February 17th, 2015

I awoke with a headache. I awoke with a pain in my neck from sleeping too long, from weird hours of sleeping. I awoke to the thought of how much I did not want to complete a fitness test in Health. I awoke to the thought of how much I desperately needed ten more hours of sleep. I awoke to the thought of how much I don’t want to live in Ocala anymore.

The first couple of thoughts when I woke up I can contribute to too late of a night with Chris, watching our brand-new obsession (The Blacklist…Netflix has taken over), and just a bit too much of White Zinfandel.

I enjoy late nights. I enjoy the comfort of a long night with a boy that has completely stolen my heart. The one that I never thought I would ever get to be with. I’m twenty and I’m in-love. More on that guy later.

The last thought is what is truly on my mind. The whole not living in Ocala thing. I’m in a landlocked small town that has watched me grow from a tiny nine pounds to a lovely young thing of twenty years. Its been a ride. I’ve had some of the best memories of my life in horse country. I’ve visited secrets spots in Ocala, showed them to others, and been hopeful to discover more. My best friends and I could have almost told you where every store in the Paddock Mall was when we were walking there every day during our time in sixth and seventh grade. The Easy Street all-nighters still sit on my heart. Meadowbrook Church still catches my eye when the sun sets over it just right.
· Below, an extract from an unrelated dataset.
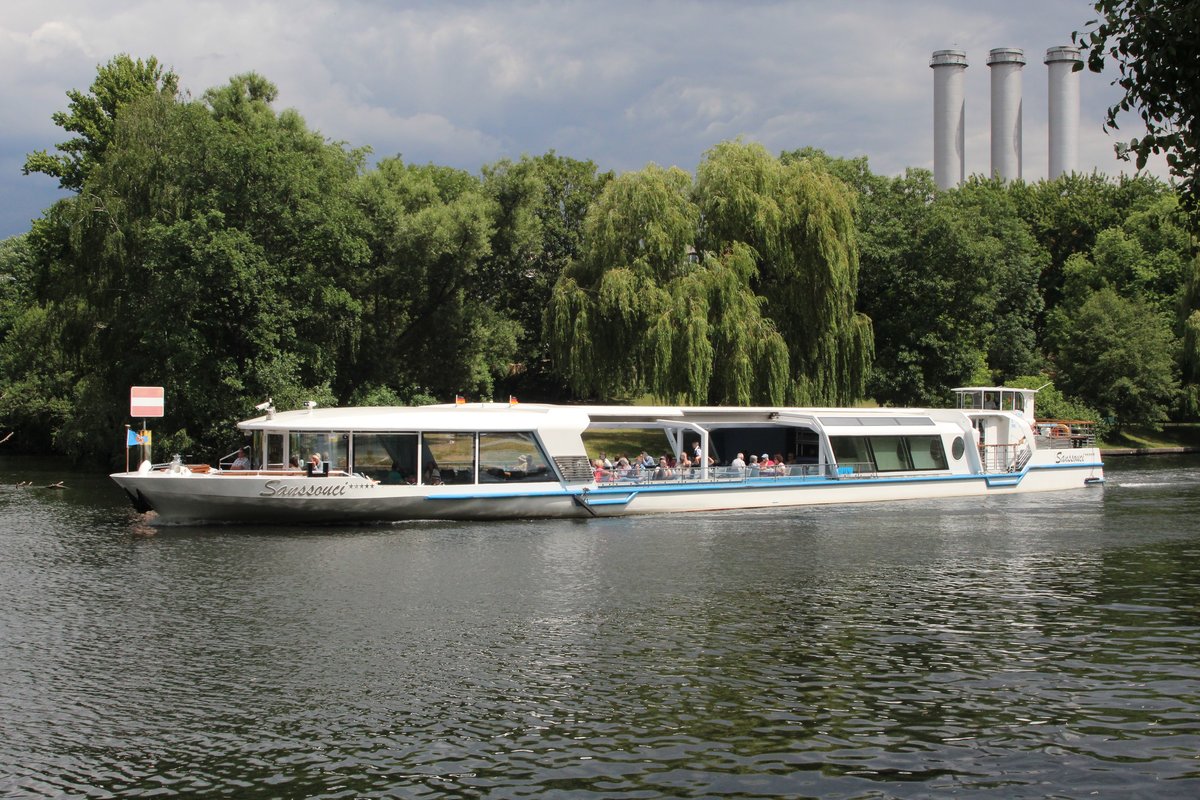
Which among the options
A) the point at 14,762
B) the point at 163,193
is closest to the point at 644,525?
the point at 14,762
All of these places hold intense memories for me. I have a coffee shop just minutes from downtown where every one knows my name. I’ve been coming here since 2012. My order went from frozen chai to iced everything to hot white chocolate pumpkin lattes and each barista knows what I want before I even go in. My best friend and I have had countless intense talks sitting outside on the porch watching the traffic on State Road 40 fly by. I fell deeply in-like with Chris here. I’ve written countless stories, proses, and poetry at this location. I passed College Algebra by staying glued to the light brown wooden seats.

If I moved, I’d have to search for an apartment. Or a house. I’d find a humane society and adopt a cat. Or a dog. I would be continuing my education at a new campus, one where I wouldn’t know a single soul. If I moved, I would have to find a new job. A new coffee shop. A gym. I would have to find a new slice of every thing.

The only thing I would take with me from Ocala would be my memories, and Chris. And all of my beautiful friendships. But physically, I would be stripped of normalcy. Of normal atmospheres.

But this morning, that’s all I could think about. I have a while left in Ocala. I know that. My time isn’t finished here yet. My work isn’t finished in this place yet. And that’s just fine. I’ve become very calm in the atmosphere of trust, in the lovely hands of Someone else.

I’m interested in knowing if I would still be the same social butterfly I am now, or if I would retreat and focus on myself a little bit more. Social gatherings don’t overwhelm me; I actually flourish in that type of thing. Taught by my momma how lovely community is, to always have a friend. But I wonder if I would give myself what I owe myself in taking a break from so much of the social stuff. I would give myself more of a routine. I would let myself take a day to myself instead of believing that every day I have should be devoted to carving out time for others; a lunch here, a coffee date at this time, a quick run to the grocery store together. Oh, and so many dinners. I love all of my friends, all of this community has built me, but when I say that a full schedule every week since last May has been exhausting me…I mean it.

It isn’t healthy. And I should be able to make a routine now rather than later. Let me tell you, I’m working on it.

But after a lovely weekend in Daytona Beach with Chris, I was able to fantasize about the idea of us living on the coast where A1A is just a step away from our front porch. Where we could take those long walks on the beach. Where I could run and do yoga on the beach. Where I could write in a coffee shop that faces those magical waves as they crash and crash under the flamethrower of the sun.

That’s just been my thought of the day.